EINZELHEITEN ZUR DURCHFÜHRUNG DES AKTIONSPROGRAMMS

I.
ZIELE

Ziel ist es, die Erhaltung, Beschreibung, Bewertung, Sammlung und Nutzung von potentiell wertvollen pflanzengenetischen und tiergenetischen Ressourcen in der Gemeinschaft sowie die einschlägige Dokumentierung zu gewährleisten und zu verbessern. Zu diesem Zweck empfiehlt es sich, die in den Mitgliedstaaten bereits eingeleiteten Aktionen zu koordinieren, zu ergänzen und auszubauen. Bei allen Aktionen wird das Subsidiaritätsprinzip angewendet. Gegebenenfalls sind die im Programm vorgesehenen Aktionen in Verbindung mit Maßnahmen durchzuführen, die von fachlich anerkannten internationalen Organisationen auf dem gleichen Gebiet unternommen werden.

II.
ALLGEMEINE BESTIMMUNGEN

1. Das Programm wird von der Kommission durchgeführt.

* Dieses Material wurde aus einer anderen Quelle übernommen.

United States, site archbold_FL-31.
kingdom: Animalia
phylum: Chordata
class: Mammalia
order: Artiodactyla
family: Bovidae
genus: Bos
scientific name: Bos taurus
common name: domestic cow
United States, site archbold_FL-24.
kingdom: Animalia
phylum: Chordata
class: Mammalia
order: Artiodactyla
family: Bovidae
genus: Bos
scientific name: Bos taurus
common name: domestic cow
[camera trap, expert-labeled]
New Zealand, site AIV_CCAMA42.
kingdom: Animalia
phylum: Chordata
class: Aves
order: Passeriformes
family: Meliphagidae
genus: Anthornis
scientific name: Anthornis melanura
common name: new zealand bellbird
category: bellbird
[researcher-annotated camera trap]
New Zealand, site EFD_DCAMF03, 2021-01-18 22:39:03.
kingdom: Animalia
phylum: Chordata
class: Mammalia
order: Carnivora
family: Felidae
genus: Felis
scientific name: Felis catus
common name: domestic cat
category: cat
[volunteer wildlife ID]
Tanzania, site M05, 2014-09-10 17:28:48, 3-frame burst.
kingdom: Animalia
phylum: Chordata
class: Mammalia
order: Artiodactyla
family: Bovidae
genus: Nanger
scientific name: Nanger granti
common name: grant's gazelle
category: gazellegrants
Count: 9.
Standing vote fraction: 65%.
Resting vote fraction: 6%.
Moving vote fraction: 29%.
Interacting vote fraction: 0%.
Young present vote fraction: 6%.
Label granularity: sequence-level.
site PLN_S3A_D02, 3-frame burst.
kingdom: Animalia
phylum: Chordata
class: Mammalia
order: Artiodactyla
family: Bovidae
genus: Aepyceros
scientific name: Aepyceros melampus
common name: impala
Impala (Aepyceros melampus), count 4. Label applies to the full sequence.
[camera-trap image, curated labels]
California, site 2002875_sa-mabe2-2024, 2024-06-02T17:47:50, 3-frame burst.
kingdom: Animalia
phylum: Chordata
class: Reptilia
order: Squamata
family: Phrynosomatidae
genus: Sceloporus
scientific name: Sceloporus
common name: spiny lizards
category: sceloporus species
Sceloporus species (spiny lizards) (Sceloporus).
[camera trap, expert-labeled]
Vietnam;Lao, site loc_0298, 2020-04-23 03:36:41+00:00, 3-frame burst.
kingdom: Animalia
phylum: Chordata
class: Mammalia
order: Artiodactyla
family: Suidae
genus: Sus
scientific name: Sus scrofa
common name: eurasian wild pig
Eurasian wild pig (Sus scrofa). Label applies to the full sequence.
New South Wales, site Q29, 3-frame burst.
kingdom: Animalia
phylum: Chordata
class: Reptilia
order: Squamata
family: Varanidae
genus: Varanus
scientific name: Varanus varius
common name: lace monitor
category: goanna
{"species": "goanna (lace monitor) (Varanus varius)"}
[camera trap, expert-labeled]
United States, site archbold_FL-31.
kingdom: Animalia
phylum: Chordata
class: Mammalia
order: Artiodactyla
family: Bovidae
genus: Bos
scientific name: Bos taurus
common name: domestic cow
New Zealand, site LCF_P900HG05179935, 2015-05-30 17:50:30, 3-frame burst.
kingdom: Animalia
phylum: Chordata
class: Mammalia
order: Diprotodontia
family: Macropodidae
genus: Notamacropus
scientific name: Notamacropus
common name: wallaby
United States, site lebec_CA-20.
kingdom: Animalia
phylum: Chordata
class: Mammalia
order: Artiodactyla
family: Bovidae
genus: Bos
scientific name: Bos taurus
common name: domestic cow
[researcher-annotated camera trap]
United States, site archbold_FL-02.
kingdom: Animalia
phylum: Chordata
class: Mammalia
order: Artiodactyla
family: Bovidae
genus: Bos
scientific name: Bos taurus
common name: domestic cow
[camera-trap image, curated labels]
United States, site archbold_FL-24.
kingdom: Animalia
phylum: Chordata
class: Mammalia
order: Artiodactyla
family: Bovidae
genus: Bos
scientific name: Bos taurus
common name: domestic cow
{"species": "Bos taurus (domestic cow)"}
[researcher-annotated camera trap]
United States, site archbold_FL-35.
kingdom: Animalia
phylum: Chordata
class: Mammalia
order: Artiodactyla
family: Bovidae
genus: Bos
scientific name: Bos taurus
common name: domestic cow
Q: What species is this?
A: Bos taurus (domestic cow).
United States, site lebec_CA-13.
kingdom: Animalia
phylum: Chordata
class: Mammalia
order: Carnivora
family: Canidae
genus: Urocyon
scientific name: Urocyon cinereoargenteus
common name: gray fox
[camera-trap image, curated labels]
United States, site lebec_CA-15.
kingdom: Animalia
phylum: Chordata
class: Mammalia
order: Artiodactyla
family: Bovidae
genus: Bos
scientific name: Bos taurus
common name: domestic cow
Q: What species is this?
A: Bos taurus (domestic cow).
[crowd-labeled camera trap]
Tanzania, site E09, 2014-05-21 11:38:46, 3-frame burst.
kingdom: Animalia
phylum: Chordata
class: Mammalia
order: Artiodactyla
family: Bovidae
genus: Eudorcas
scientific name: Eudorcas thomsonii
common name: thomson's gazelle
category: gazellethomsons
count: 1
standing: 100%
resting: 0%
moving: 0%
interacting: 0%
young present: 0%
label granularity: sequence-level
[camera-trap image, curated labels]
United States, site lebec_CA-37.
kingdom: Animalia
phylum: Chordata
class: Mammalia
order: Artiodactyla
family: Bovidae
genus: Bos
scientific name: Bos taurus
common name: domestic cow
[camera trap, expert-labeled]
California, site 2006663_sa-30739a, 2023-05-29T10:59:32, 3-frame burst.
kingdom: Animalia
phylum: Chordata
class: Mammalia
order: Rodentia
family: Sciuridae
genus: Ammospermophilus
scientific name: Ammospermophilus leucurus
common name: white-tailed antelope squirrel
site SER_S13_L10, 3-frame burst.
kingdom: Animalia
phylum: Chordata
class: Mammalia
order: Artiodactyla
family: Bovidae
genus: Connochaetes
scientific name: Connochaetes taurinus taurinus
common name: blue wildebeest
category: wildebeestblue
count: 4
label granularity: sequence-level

2. Die Einzelheiten der Durchführung nach Artikel 8 dieser Verordnung umfassen ein laufendes Verzeichnis der genetischen Ressourcen der Landwirtschaft der Gemeinschaft, konzertierte Aktionen, Vorhaben auf Kostenteilungsbasis zur Erhaltung, Beschreibung, Sammlung und Nutzung dieser genetischen Ressourcen sowie flankierende Maßnahmen.

Laufendes Verzeichnis

Es wird ein laufendes Verzeichnis über Art und Zustand der in der Gemeinschaft gesammelten Ressourcen der Landwirtschaft und über die derzeitigen Maßnahmen zur Erhaltung, Beschreibung, Sammlung und Nutzung dieser Ressourcen erstellt. Dieses Verzeichnis wird regelmäßig auf den neuesten Stand gebracht und veröffentlicht. Erstellung und regelmäßige Veröffentlichung dieses Verzeichnisses werden aus den zur Durchführung dieses Programms insgesamt bereitgestellten Mitteln finanziert.

Konzertierte Aktionen

Bei den konzertierten Aktionen handelt es sich um gemeinschaftliche Anstrengungen zur Koordinierung der in den Mitgliedstaaten eingeleiteten Einzelaktionen zur Erhaltung, Beschreibung, Sammlung und Nutzung der genetischen Ressourcen der Landwirtschaft. Die Gemeinschaft kann sich an diesen Aktionen mit bis zu 100 % der Konzertierungskosten beteiligen.

Vorhaben auf Kostenteilungsbasis zur Erhaltung, Beschreibung, Sammlung und Nutzung der genetischen Ressourcen der Landwirtschaft

Für die Vorhaben zur Erhaltung, Beschreibung, Sammlung und Nutzung der genetischen Ressourcen der Landwirtschaft werden Kostenteilungsverträge geschlossen. Die Gemeinschaft beteiligt sich an diesen Vorhaben mit höchstens 50 % der Gesamtkosten.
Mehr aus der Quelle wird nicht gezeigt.